C'est tout simple, avec un D12, on tire plusieurs attributs les uns à la suites des autres : le peuple, la classe, la qualité, la motivation et les points de vie du personnage. Tout est fait pour aller vite et à l’essentiel. Ne vous attendez pas à des grands moments de roleplay dans Mantoid Universe. Le jeu propose plutôt une aventure rapide, intense et fun, jouant constamment aux montagnes russes, rythmé par le côté aléatoire – chaotique, même – voulu par le dieu Azathoth.

Les personnages n’ont pas de caracs chiffrées : chaque action se résout au D12 : 1-5, c’est un échec, 6-9 « réussit, mais… » et de 10 à 12, c’est une réussite. Mais ne voyez pas ce système minimaliste comme une mauvaise chose. L’intérêt du jeu n’est pas là, mais plutôt dans l’aléatoire et le fun que propose l’univers.

En fait, nous avons juste utilisé le système pour résoudre quelques actions/situations et nous avons improvisé des effets négatifs en cas d'échec correspondant à notre univers de jeu car dans les tables proposées il n'y en avait aucun adapté au contexte de la partie, mais ce n'était pas un problème. Nous n'avons pas mené de combat mais c'est prévu pour les parties à venir et je pense qu'on va continuer avec Mantoid Universe et revenir à Sobah pour gérer les combats.

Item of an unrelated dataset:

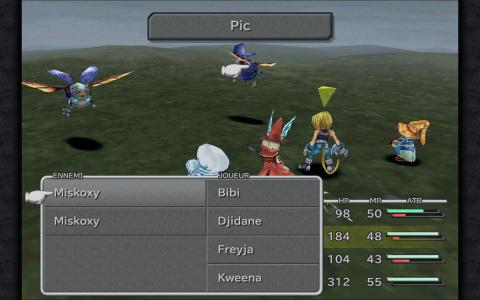 Final Fantasy IX : un portage PC loin de faire honneur au jeu d'origine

Pourquoi ? Tout simplement car notre campagne prend une tournure particulière, il n'y a plus vraiment de PJ, enfin je veux dire que tout PNJ est devenu un PJ potentiel et vice versa. Des PJ de départ ont été complètement délaissé au fil de la campagne, devenant des figurants, des PNJ se sont retrouvé mis en avant dans l'aventure, devenant des PJ à parts entières... Comme nous n'avons effectué que très peu de combats à part au début, les actions sont souvent résolues en parlant et la campagne prend un coté très narratif, histoire, exposition de faits et de situations, résolution par le dialogue... Et comme je ne prépare en général pas grand chose à l'avance (j'ai essayé au début de préparer quelques PNJ et monstres avec des stats pour DCC... mais j'ai abandonné rapidement car je suis un MJ flemmard de ce côté là). Idem pour tous les PNJ qui sont à l'occasion des PJ, voire le deviennent à temps plein, je vais pas leur faire faire des fiches à chaque fois vu que c'est quelque chose qui nous e*****e moi et mes joueurs.

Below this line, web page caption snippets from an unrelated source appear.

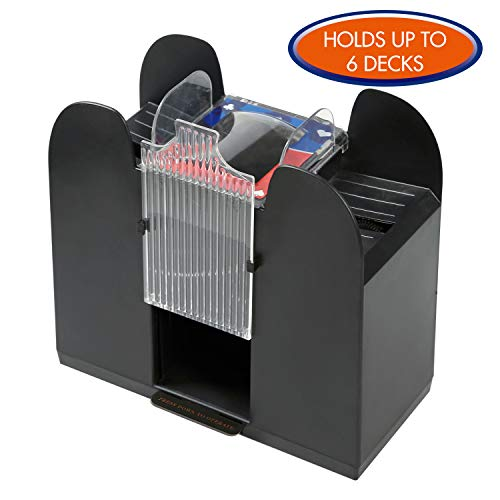 Premium Automatic Card Shuffler by Rally and Roar - Battery Operated, Holds up to 6 Decks, Professional Cards Shuffling Machine - Shuffles Quickly, Portable Casino Card Shuffler - Fits Standard Size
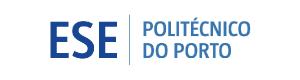ESE-IPP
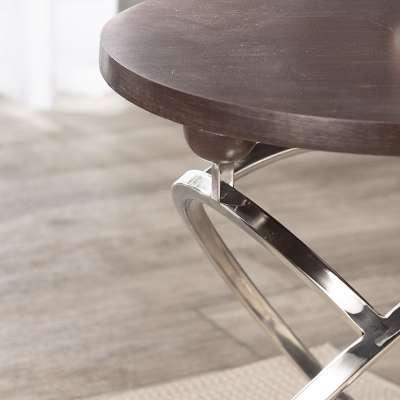 Stolik pomocniczy Fusion 54cm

Bref, une mise en place rapide et simple pour des besoins sur le pouce, une résolution à minima, du dialogue et un système de combat hérité d'un jeu d'escarmouche pour lequel j'ai préparé il y a quelques années des listes de combattants génériques dans lesquelles je n'ai qu'à puiser pour avoir les stats d'un personnages qui correspond à peu prêt, ça nous suffit largement pour jouer. On pourrait presque penser que nous jouons aux jouets ou aux petits soldats de notre enfance vu comme ça, c'est là que les quelques règles interviennent, et le dialogue aussi, car chaque action qui mérite un jet de résolution le mérite car elle peut avoir une conséquence. Mais j'assume le côté régressif de notre façon de jouer (sauf quand on passe en mode escarmouche où là c'est plus sérieux), je joue et mes joueurs aussi (après ils n'ont toujours joué qu'avec moi et ont commencé quand ils étaient encore jeune même si ils sont maintenant tous étudiants) comme quand j'avais leur âge, au collège, puis lycée et étudiant, à une époque où nous privilégions l'ambiance fun de la soirée, des aventures riches en calories et des règles approximatives ou à la volée. Après, au début des années 90 nous avons tous arrêté pour nous consacrer à d'autres loisirs bien loin du monde du jeu, et je m'y suis remis dans cet état d'esprit quand mon fils a commencé à être curieux sur le sujet. J'ai donc un trou de presque 25 ans ou je suis passé à côté de nombres de jeu et d'univers élaborés et en fait, même si je m'y intéresse pour trouver des idées, ça ne me manque pas, je n'ai pas envie d'y jouer, je préfère continuer comme je l'ai toujours fait, c'est là que j'y trouve du plaisir. Je vois d'ailleurs que les parties qui m'éclatent le plus quand je vais au club, c'est les jeux très simples et très fun, genre Over Arms, DCC, Warpland récemment... Les autres "grosses machines" et univers standardisés ou ultras référencés (genre Star Wars, Lotr...), ben je m'y fait c***r en fait. Côté univers c'est pareil, je m'éclate quand comme autrefois, nos loubards de Zone sortaient de leur banlieue grise pour aller assister à un concert de rock alternatif et que sur le chemin ils se retrouvaient à un moment ou un autre propulsés dans un donjon de la planète Eternia, affrontant punks de Mad Max ou Hokuto no Ken, Orcs, grands anciens et autres sorciers épaulés par Arok le barbare, les tortues ninjas ou un charismatique paladin...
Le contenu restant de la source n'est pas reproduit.